For starters, we had the Thai Chicken Satay and Koong Sai Mai (shrimp konafa). The chicken was a delight; succulent in its creamy satay sauce, it was served on a bed of stir-fried potatoes and a small salad of chopped cucumber and carrots in a sweetened vinaigrette. The shrimp konafa was cooked to perfection, and its tamarind sauce made for a nice surprise.
We then enjoyed the Tom Kha Kai, which is a chicken soup, made with a coconut milk and lemon grass base, which offers as a great combination of flavours with the chicken. We also tried the Keang Pod Neua Kem, or vegetable soup, which had pieces of tofu, along with bean sprouts, ginger, kale, mushroom and celery, and proved to be tasty and rich in flavour.

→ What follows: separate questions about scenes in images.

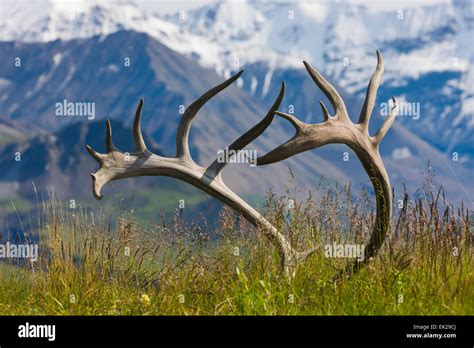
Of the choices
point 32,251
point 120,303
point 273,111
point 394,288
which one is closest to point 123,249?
point 120,303

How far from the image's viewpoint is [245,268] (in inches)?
322

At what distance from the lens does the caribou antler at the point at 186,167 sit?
843cm

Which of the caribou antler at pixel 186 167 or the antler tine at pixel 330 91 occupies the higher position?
the antler tine at pixel 330 91

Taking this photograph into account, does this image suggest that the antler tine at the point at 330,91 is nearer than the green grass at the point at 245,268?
No

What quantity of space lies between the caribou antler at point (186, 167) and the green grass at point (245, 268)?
0.55 feet

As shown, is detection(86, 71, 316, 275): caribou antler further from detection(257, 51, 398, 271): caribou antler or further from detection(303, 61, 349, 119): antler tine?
detection(257, 51, 398, 271): caribou antler

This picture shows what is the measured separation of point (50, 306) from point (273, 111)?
2970 millimetres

A great vegetarian option for a main course is the stir-fried vegetables, which contains a variety of vegetables, including mushrooms, broccoli, carrots, and beans. The portion size was very generous, enough to make it a proper main course.
The Pad Tai Koong, which consists of egg noodles, shrimps, bean sprouts and peanuts with soy sauce, had a lot of texture and a blend of flavours.
Half-way through the main dishes, we felt like we had reached our limit and could eat no more. Saad insisted, however, that we try his own personal blend of tea as well as some of the desserts. We ignored our bulging stomachs and conceded. He prepared for us the most delicious tea of lemon grass, lemon leaf, ginger, mint and galangal (similar to ginger, but with a stronger taste).
The desserts were magnificent and very rich. We sampled the fried ice cream, coated with a fluffy layer of coconut and apple shavings, and served along with a piece of pineapple. We also tried the fried banana, served on skewers with pieces of meringue, along with ice cream. They were tasty, but our favourite was the great fried ice cream, which we highly recommend.
Saad is proud of the fact that nothing is pre-cooked, which assures that everything is fresh and of high quality. In addition, Chef Narong grows his own herbs on the hotel’s roof, including the lemon grass. Saad and Chef Narong have been working together for 15 years, ensuring a harmonious management of the kitchen and restaurant; evident in the high quality of the food. The fresh and flavourful dishes, coupled with a friendly and attentive staff make Birdcage a restaurant worth a visit.